(Problem):
Find each line in the entries below that contains the string "inches" with the same capitalization, and copy those lines.

▶

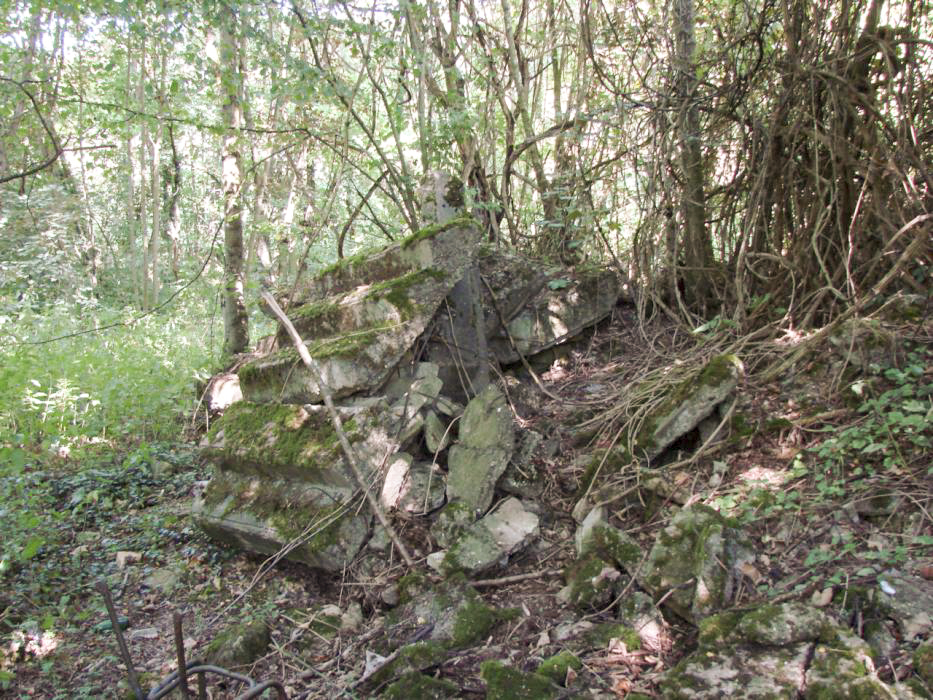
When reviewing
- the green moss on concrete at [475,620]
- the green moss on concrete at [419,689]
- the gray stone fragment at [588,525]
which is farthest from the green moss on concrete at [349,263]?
the green moss on concrete at [419,689]

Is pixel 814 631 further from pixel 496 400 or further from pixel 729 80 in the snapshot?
pixel 729 80

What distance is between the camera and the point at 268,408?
437 cm

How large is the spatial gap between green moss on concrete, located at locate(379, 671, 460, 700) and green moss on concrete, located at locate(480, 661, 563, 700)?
0.16m

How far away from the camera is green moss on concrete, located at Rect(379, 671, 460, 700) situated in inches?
95.7

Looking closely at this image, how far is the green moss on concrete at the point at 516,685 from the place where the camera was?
2.32 m

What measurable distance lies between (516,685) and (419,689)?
1.31ft

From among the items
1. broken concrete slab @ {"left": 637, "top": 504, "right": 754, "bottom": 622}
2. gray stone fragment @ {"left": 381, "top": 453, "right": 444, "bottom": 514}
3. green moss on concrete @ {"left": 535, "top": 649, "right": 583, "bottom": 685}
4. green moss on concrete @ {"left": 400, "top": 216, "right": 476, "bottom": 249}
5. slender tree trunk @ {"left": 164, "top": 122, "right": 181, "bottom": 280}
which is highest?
slender tree trunk @ {"left": 164, "top": 122, "right": 181, "bottom": 280}

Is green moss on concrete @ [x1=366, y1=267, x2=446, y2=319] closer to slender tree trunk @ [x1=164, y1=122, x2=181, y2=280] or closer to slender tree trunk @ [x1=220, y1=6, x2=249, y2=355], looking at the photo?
→ slender tree trunk @ [x1=220, y1=6, x2=249, y2=355]

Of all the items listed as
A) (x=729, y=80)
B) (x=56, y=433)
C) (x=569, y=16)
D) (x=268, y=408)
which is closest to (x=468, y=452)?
(x=268, y=408)

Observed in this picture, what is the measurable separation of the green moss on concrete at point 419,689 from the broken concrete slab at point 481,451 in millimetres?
1244

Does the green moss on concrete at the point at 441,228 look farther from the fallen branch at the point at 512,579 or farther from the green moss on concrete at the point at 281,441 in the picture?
the fallen branch at the point at 512,579

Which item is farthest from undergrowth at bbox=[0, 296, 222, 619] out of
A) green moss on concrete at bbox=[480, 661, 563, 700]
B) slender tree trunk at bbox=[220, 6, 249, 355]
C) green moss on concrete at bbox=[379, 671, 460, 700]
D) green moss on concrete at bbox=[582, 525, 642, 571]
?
green moss on concrete at bbox=[582, 525, 642, 571]

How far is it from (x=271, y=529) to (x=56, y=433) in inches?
93.4

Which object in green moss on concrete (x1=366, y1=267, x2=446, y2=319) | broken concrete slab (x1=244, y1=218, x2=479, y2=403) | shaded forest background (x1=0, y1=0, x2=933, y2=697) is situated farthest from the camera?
green moss on concrete (x1=366, y1=267, x2=446, y2=319)
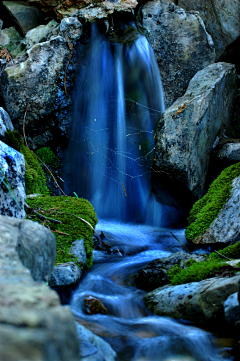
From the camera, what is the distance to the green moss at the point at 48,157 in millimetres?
7012

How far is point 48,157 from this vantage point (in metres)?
7.04

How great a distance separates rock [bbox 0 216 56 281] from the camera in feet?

◀

(Problem solution):
How far away from the camera is green moss on concrete, located at Rect(379, 671, 460, 700) situated in inches?
How far is it from (x=271, y=529) to (x=56, y=433) in inches?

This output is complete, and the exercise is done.